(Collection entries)
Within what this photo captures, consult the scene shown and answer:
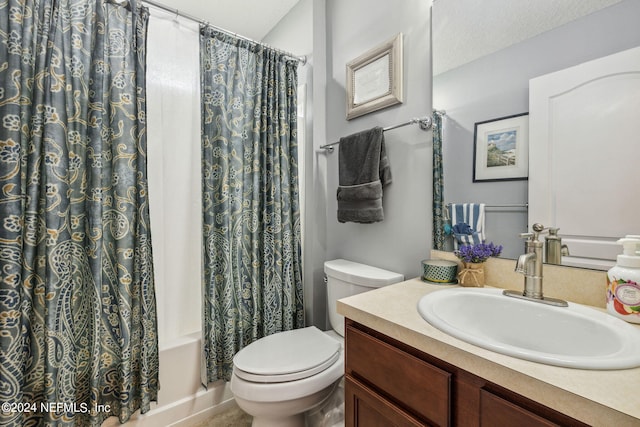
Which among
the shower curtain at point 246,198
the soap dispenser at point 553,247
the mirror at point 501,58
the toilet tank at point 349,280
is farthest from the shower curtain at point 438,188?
the shower curtain at point 246,198

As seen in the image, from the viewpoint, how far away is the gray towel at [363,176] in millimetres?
1385

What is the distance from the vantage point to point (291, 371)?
3.56 ft

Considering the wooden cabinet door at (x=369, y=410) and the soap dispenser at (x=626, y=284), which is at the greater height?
the soap dispenser at (x=626, y=284)

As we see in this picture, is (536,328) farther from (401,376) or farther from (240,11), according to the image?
(240,11)

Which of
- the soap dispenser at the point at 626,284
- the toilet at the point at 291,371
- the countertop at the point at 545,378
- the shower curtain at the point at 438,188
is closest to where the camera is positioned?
the countertop at the point at 545,378

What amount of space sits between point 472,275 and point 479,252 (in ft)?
0.30

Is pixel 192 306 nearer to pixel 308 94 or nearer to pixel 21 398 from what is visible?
pixel 21 398

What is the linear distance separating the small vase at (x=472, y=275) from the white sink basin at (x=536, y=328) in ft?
0.28

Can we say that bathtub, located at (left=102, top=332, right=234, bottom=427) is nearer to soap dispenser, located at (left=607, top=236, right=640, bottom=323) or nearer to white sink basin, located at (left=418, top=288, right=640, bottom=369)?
white sink basin, located at (left=418, top=288, right=640, bottom=369)

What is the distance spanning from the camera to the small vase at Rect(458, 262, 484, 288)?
1026 millimetres

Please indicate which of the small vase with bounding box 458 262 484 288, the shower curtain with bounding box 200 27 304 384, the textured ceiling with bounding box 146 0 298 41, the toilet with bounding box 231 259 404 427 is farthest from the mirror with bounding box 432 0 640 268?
the textured ceiling with bounding box 146 0 298 41

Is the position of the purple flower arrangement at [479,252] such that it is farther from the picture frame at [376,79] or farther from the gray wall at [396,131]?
the picture frame at [376,79]

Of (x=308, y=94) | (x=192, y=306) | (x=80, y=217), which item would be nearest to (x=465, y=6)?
(x=308, y=94)

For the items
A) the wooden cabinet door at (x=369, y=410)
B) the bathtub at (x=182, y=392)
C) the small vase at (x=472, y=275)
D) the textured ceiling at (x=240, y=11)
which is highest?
the textured ceiling at (x=240, y=11)
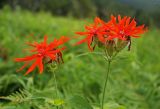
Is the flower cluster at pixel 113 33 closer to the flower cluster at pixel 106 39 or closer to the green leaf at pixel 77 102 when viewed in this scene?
the flower cluster at pixel 106 39

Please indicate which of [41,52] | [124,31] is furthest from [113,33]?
[41,52]

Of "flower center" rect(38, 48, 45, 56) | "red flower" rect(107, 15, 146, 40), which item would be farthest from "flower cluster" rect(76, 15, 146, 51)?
"flower center" rect(38, 48, 45, 56)

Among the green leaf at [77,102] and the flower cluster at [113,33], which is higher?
the flower cluster at [113,33]

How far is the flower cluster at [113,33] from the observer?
4.62 ft

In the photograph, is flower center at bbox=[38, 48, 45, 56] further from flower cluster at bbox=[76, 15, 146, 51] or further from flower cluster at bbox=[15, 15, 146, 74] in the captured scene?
flower cluster at bbox=[76, 15, 146, 51]

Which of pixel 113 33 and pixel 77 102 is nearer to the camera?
pixel 113 33

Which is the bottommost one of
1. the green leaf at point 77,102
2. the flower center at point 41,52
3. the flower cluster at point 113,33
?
the green leaf at point 77,102

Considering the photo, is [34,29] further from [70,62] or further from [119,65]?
[70,62]

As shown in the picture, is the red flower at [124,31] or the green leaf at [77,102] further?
the green leaf at [77,102]

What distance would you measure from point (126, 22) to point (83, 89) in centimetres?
140

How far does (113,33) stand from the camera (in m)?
1.40

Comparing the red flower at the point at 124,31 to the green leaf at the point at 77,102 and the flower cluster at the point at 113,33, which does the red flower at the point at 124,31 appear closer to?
the flower cluster at the point at 113,33

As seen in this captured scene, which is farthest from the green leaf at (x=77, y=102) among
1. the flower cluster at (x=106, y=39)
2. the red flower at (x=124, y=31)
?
the red flower at (x=124, y=31)

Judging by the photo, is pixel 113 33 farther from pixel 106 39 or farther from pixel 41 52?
pixel 41 52
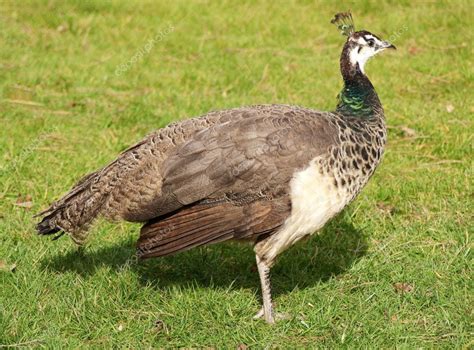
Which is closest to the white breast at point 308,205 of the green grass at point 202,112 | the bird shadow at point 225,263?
the green grass at point 202,112

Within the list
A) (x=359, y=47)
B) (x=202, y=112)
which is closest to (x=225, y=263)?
(x=359, y=47)

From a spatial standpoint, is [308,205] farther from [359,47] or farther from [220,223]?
[359,47]

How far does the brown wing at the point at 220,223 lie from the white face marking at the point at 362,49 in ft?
4.13

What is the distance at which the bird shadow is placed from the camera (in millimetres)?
4723

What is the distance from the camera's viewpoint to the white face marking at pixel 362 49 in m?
4.79

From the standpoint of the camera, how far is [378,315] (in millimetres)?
4289

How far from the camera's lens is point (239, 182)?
13.3ft

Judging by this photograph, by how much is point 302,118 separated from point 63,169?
2592 mm

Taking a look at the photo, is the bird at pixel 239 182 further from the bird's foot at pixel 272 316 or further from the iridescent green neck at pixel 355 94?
the iridescent green neck at pixel 355 94

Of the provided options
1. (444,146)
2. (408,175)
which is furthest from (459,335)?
(444,146)

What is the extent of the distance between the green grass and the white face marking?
3.90 ft

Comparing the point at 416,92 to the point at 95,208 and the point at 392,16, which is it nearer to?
the point at 392,16

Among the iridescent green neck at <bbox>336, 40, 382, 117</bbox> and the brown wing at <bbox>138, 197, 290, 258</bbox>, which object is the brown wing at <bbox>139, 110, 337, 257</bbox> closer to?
the brown wing at <bbox>138, 197, 290, 258</bbox>

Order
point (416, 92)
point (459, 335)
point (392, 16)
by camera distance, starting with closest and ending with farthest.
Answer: point (459, 335), point (416, 92), point (392, 16)
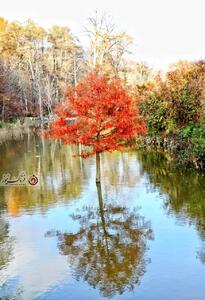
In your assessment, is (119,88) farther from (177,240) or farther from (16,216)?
(177,240)

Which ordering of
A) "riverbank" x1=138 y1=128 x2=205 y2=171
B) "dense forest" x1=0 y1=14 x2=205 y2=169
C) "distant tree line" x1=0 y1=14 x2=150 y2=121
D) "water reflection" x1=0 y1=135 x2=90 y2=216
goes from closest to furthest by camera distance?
"water reflection" x1=0 y1=135 x2=90 y2=216
"riverbank" x1=138 y1=128 x2=205 y2=171
"dense forest" x1=0 y1=14 x2=205 y2=169
"distant tree line" x1=0 y1=14 x2=150 y2=121

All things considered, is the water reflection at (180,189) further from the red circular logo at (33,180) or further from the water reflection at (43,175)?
the red circular logo at (33,180)

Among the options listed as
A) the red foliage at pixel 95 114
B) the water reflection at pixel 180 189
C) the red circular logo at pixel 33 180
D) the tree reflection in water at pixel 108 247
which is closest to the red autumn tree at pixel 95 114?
the red foliage at pixel 95 114

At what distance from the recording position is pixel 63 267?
309 inches

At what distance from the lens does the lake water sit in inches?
277

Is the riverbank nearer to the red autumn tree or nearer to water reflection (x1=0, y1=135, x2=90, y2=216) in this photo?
the red autumn tree

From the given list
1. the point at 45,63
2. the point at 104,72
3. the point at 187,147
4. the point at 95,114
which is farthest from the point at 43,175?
the point at 45,63

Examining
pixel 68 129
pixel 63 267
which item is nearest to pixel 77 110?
pixel 68 129

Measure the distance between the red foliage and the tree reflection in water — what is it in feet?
10.0

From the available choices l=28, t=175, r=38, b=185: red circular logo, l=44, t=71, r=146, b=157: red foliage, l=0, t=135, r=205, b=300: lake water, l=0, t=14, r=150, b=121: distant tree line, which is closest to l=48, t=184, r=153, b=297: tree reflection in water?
l=0, t=135, r=205, b=300: lake water

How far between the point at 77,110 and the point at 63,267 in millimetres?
6925

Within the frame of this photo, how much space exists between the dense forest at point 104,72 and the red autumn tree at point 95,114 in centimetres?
322

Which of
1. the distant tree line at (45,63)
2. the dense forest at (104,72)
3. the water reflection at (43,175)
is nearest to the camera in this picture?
the water reflection at (43,175)

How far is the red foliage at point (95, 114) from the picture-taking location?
13812 millimetres
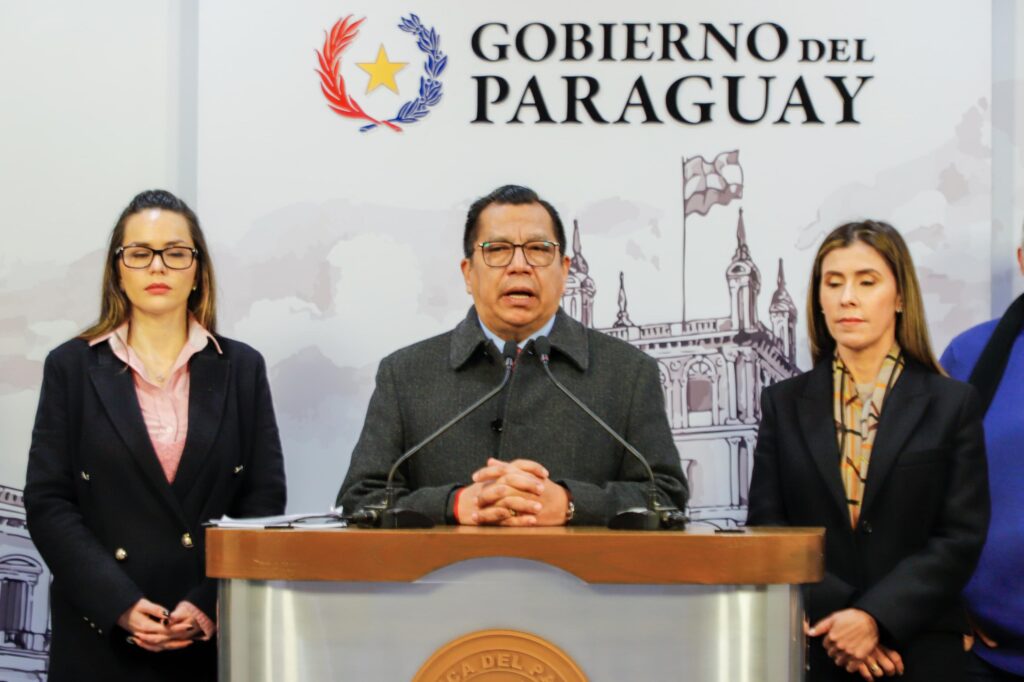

Stated goal: Rewrite the records from the line containing "From the available" through the end, putting "red leaves" wherever "red foliage" appears and changing nothing else. Omit the pictures.

Exercise response:
From the available choices l=28, t=175, r=38, b=185: red circular logo, l=44, t=71, r=146, b=157: red leaves, l=0, t=135, r=205, b=300: lake water, l=0, t=14, r=150, b=121: distant tree line, which is closest to l=48, t=184, r=153, b=297: tree reflection in water?
l=0, t=135, r=205, b=300: lake water

How far between the point at 77,110 and the point at 63,267 in millimetres?
6925

Within the frame of this photo, how much space exists between the dense forest at point 104,72 and the red autumn tree at point 95,114 in centimetres?
322

Which of
1. the distant tree line at (45,63)
2. the dense forest at (104,72)
3. the water reflection at (43,175)
is nearest to the camera in this picture?
the water reflection at (43,175)

How far is the red leaves at point (95, 114) from the picture-taking location?
13812 millimetres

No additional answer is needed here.